◆ TEXT EXCERPT:
- 30 April –One Hawker Hind aircraft crash-lands on the Sherpur airfield while practicing the dropping of messages, and is damaged beyond repair. The two crewmen do not sustain injuries in the accident.

=== May ===
- 9 May – Sardar Shah Mahmud succeeds Sardar Mohammad Hashim as prime minister. The Afghan Minister of the Royal Court attributed Hashim's policies to the earlier eruption of the tribal revolts, saying: "With his dictatorial regime, Hashim Khan has alienated the entire Afghan population, especially the nomadic Pashtun tribes, who almost annually rise against the government with weapons in hand."

=== June ===
- 5 June – Afghanistan applies for membership in the United Nations. This is approved on 29 August, and Afghanistan is formally admitted as a member by the Assembly on 19 November.

- 13 June – An agreement is signed in Moscow by Vyacheslav Molotov and Sultan Ahmad Khan, Afghan ambassador, clarifying nuances of the 1921 border agreement and ownership of islands across the Oxus.

=== July ===
- A pilot of a Romeo aircraft swerves during formation take off, leading the aircraft to turn over on its back and catching fire. The pilot was uninjured, but the aircraft had to be written off due to damage.
- 20 July – King Zahir Shah holds a speech at the opening of the sixth session of the National Council, discussing, among other things, Afghan foreign policy. While the section regarding the Soviet Union did not have anything objectionable to the Soviet ambassador, it was noted to be less cordial than the sections about Britain and America.

◆ Saved entries:
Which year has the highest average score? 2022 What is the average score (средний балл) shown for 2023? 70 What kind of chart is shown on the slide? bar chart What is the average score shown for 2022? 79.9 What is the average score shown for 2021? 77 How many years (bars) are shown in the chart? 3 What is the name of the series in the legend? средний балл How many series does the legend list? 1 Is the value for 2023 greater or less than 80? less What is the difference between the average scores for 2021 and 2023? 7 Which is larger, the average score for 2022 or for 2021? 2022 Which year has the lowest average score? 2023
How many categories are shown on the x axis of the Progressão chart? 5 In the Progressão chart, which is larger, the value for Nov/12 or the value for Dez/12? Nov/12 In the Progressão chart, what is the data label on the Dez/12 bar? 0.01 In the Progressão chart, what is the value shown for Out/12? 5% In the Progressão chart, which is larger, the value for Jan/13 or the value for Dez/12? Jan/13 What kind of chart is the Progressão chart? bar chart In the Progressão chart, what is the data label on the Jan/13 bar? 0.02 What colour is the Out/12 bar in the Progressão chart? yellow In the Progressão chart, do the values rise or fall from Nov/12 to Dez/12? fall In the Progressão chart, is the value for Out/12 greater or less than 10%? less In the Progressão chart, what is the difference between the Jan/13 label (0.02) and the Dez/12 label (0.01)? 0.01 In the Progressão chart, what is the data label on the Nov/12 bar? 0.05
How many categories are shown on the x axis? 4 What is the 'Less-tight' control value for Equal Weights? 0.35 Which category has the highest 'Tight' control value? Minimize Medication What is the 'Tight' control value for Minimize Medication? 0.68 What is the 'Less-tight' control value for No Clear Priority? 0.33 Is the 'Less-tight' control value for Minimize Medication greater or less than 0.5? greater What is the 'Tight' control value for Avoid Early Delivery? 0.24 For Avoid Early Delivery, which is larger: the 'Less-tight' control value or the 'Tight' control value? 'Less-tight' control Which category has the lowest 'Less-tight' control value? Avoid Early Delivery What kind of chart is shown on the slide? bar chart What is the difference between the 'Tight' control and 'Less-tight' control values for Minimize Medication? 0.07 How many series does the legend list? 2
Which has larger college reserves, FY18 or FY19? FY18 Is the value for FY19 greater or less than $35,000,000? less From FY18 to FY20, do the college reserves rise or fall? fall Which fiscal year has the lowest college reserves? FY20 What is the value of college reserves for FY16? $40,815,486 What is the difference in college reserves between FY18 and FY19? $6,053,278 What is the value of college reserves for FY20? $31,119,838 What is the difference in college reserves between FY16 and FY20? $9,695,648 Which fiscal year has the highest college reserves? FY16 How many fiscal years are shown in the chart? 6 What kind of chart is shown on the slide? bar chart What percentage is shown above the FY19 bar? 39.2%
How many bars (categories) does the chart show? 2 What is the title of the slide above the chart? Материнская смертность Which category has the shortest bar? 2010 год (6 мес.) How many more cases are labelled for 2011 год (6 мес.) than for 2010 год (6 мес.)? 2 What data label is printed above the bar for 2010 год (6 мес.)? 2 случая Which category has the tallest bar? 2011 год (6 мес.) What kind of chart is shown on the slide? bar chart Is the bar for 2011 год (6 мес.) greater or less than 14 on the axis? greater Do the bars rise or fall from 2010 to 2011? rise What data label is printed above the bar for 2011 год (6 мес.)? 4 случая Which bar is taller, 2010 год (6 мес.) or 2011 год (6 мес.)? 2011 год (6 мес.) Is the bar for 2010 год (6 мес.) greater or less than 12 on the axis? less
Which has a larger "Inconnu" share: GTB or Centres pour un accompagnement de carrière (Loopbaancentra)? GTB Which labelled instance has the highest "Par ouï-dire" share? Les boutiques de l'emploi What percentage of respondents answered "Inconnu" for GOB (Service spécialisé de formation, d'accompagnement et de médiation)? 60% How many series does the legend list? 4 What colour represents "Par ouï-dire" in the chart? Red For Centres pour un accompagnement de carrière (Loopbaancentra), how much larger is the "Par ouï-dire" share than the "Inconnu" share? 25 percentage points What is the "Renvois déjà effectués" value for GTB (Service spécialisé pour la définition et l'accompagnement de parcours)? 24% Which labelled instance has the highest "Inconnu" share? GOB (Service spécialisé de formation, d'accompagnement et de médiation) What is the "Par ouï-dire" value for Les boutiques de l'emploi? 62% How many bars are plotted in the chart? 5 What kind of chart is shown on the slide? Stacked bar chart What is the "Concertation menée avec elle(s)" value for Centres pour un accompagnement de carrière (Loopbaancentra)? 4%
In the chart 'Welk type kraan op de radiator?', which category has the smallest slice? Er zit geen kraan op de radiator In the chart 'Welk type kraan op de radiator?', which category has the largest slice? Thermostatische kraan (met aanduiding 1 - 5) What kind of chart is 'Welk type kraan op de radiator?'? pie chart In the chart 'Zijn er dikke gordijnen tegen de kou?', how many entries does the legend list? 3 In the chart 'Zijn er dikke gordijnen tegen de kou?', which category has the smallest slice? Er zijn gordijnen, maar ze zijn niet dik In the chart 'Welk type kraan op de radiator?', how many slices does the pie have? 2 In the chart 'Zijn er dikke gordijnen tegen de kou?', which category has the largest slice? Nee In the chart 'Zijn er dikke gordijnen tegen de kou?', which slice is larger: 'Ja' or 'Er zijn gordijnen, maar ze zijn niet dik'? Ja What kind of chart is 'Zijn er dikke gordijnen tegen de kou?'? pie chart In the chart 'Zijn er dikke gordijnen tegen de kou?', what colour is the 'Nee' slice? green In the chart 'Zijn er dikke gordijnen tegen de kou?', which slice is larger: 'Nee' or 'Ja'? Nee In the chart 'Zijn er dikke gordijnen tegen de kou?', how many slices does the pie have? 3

◆ WHAT YOU NEED TO DO:
A - Condense the Afghanistan timeline's paragraph that begins "9 May – Sardar Shah Mahmud" into a shorter version that keeps its main facts.
B - Carry on the Afghanistan timeline with entries that follow its last one.
The saved entries have no connection to the Afghanistan timeline.

◆ RESPONSE LIST:
A - 9 May – Sardar Shah Mahmud replaces Sardar Mohammad Hashim as prime minister. The Afghan Minister of the Royal Court blamed Hashim's dictatorial policies for the earlier tribal revolts. He said those policies alienated the population, especially the nomadic Pashtun tribes, who rose in arms almost every year.

B -
- 25 July – Giles Squire, British envoy to Kabul, reports: "In the Southern Province the efforts of Mazrak and Sultan Ahmad to stir up trouble has been ineffective, largely because the tribesmen of Waziristan have been occupied with local affairs and because the Faqir of Ipi, in order to concentrate the greatest possible strength in opposition to the Government of India, has deprecated any diversion of forces against Afghanistan."

=== August ===
- A Tiger Moth aircraft flies from Peshawar to Kabul, bringing the Afghan government's stock of this aircraft type up to 8.

=== September ===
- Abdur Razaq Khan, commander of the Sherpur airfield, leaves to attend an October conference on civil aviation in Cairo.

=== October ===
- By this time, a shortage of wheat flour had emerged in Kabul. An Afghan official writes an op-ed criticising the government's economic policies and gets it published; censors let it slip into publication in an unusual (or accidental) step. The economic minister, Abdul Majid, responds by blaming British India for delivering inadequate supplies.
- 3 October – King Zahir Shah embarks on a 2 month tour around the country.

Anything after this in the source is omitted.